START
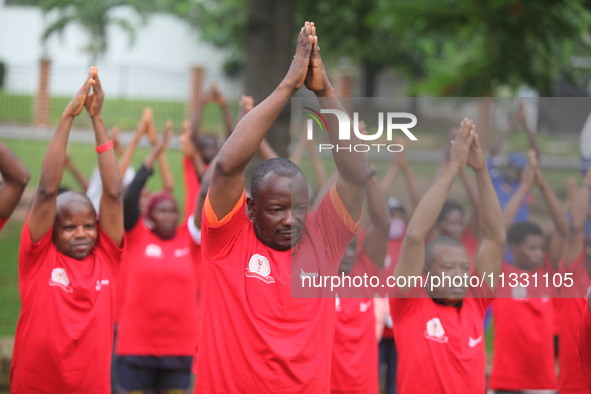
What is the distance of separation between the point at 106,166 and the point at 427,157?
2376mm

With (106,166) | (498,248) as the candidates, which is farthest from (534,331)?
(106,166)

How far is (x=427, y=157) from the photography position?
5.62 meters

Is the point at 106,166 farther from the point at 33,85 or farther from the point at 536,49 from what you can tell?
the point at 33,85

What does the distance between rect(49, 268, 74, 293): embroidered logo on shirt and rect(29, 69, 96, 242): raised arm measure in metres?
0.20

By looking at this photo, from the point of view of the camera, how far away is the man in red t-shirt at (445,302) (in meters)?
4.01

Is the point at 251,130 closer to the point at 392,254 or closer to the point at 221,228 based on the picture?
the point at 221,228

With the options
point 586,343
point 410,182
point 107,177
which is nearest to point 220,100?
point 410,182

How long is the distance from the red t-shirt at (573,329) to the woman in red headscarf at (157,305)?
249 cm

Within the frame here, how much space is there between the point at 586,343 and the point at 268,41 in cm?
610

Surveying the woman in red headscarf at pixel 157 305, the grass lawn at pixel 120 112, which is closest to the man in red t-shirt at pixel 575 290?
the woman in red headscarf at pixel 157 305

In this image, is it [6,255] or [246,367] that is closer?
[246,367]

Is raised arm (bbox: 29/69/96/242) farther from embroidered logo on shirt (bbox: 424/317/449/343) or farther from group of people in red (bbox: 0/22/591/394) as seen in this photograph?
embroidered logo on shirt (bbox: 424/317/449/343)

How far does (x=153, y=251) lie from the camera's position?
223 inches

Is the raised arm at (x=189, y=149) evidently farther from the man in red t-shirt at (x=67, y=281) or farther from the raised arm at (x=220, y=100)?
the man in red t-shirt at (x=67, y=281)
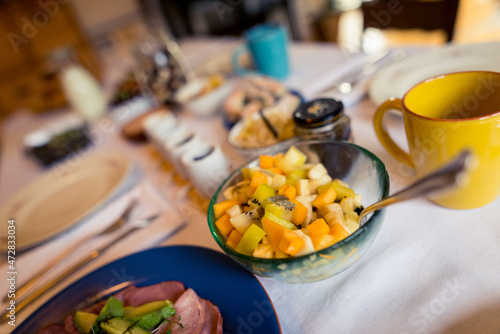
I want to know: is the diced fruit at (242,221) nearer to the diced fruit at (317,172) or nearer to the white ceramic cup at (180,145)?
the diced fruit at (317,172)

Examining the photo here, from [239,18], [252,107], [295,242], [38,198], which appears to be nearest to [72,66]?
[38,198]

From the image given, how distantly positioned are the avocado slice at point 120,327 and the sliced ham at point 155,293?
0.04 m

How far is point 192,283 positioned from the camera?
481mm

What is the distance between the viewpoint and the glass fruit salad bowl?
1.27 feet

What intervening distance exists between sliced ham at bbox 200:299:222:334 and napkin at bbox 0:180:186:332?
213 millimetres

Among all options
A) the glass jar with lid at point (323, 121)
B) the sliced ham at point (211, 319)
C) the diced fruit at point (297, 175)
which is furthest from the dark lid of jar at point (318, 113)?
the sliced ham at point (211, 319)

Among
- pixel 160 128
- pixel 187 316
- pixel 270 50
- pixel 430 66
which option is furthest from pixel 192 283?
pixel 270 50

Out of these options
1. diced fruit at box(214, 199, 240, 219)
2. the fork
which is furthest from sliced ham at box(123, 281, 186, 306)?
the fork

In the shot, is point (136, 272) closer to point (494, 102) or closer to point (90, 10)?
point (494, 102)

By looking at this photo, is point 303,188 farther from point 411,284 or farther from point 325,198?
point 411,284

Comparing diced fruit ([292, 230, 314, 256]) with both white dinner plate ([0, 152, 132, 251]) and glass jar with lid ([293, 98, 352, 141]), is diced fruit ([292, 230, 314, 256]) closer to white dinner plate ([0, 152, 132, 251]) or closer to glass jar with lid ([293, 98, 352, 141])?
glass jar with lid ([293, 98, 352, 141])

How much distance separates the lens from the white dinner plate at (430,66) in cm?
69

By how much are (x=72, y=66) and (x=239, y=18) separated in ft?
7.84

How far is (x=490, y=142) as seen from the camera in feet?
1.28
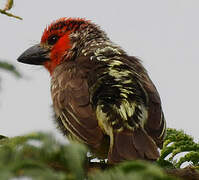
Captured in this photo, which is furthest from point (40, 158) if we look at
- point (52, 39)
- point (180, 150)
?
point (52, 39)

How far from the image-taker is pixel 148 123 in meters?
4.01

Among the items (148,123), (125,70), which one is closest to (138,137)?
(148,123)

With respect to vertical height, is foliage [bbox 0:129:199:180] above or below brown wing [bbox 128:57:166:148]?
above

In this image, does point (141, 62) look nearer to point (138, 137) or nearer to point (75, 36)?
point (75, 36)

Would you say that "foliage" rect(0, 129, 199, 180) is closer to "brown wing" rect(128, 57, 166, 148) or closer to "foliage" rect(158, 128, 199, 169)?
"foliage" rect(158, 128, 199, 169)

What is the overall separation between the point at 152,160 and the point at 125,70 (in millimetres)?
1419

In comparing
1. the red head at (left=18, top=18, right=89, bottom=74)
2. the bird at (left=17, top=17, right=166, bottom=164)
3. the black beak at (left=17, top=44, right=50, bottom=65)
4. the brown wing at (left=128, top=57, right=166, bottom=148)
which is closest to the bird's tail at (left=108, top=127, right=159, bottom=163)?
the bird at (left=17, top=17, right=166, bottom=164)

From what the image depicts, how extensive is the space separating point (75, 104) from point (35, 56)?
6.78 ft

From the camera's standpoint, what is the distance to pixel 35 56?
19.7 ft

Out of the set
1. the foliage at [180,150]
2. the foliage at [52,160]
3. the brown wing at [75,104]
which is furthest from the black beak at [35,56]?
the foliage at [52,160]

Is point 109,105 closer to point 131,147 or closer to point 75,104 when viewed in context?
point 75,104

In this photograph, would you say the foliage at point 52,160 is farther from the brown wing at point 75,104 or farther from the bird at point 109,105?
the brown wing at point 75,104

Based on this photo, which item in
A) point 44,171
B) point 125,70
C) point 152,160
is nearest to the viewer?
point 44,171

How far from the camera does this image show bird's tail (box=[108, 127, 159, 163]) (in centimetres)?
342
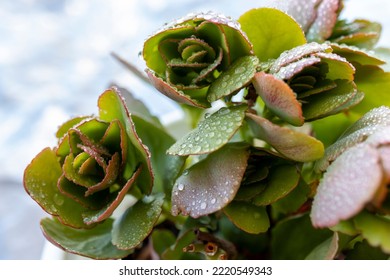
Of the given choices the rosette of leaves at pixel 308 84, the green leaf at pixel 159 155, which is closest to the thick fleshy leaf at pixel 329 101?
the rosette of leaves at pixel 308 84

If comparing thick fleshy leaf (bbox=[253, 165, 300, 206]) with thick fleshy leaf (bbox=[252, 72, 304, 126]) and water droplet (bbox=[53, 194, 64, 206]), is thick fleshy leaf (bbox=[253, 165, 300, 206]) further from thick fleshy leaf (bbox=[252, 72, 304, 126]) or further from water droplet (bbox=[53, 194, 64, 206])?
water droplet (bbox=[53, 194, 64, 206])

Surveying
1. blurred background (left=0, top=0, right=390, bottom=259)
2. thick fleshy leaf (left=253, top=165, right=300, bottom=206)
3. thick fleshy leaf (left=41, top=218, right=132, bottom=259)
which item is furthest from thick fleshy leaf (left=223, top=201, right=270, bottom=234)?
blurred background (left=0, top=0, right=390, bottom=259)

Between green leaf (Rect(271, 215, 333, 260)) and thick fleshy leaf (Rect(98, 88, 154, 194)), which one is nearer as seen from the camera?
thick fleshy leaf (Rect(98, 88, 154, 194))

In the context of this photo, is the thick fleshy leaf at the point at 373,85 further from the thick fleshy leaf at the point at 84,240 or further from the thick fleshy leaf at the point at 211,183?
the thick fleshy leaf at the point at 84,240

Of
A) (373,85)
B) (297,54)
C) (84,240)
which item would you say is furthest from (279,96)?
(84,240)

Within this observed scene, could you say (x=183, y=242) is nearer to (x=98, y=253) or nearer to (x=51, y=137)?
(x=98, y=253)

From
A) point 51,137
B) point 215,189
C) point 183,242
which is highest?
point 215,189
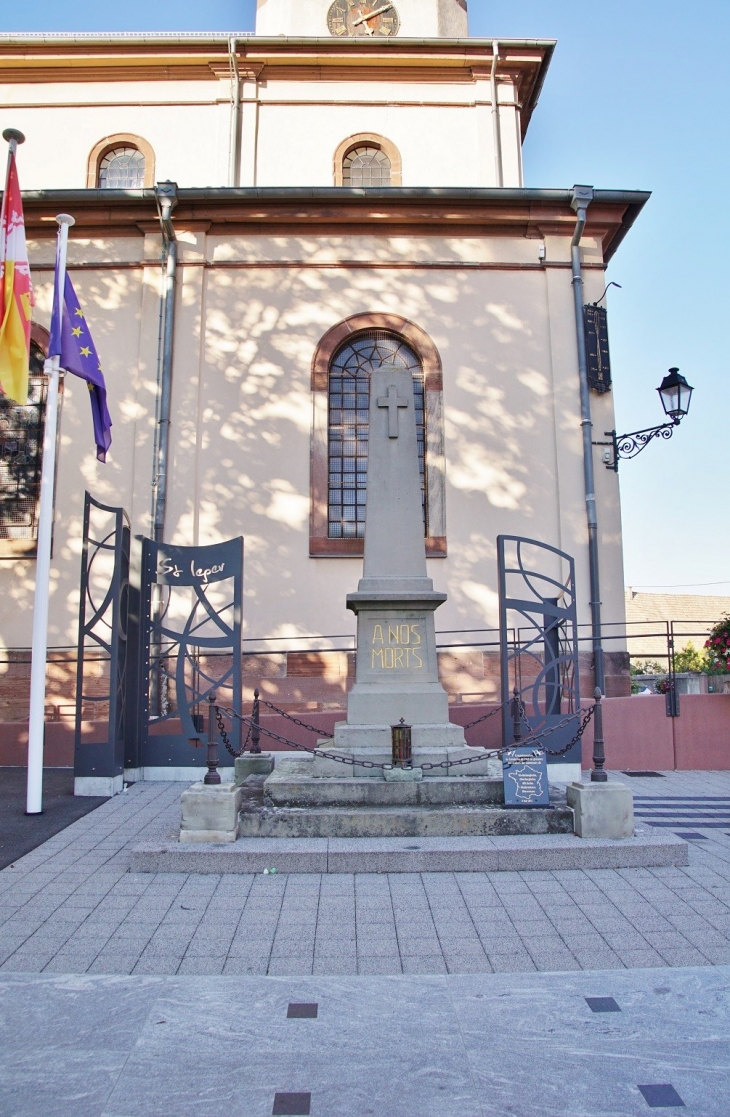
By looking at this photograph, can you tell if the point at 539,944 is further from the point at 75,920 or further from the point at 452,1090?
the point at 75,920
END
- _Job_:
Transfer every line of the listing from its start down to the line containing "5.62 meters", adding 12 to each number in the answers (the distances and coordinates). Leave the pictures out.

- _Solution for this task_:
What is the distance of separation between the point at 106,166 and the point at 427,157?
2388mm

With (106,166) | (498,248) as the candidates, which is farthest from (534,331)?
(118,178)

How far is (x=427, y=157) from the photography position?
17.62 meters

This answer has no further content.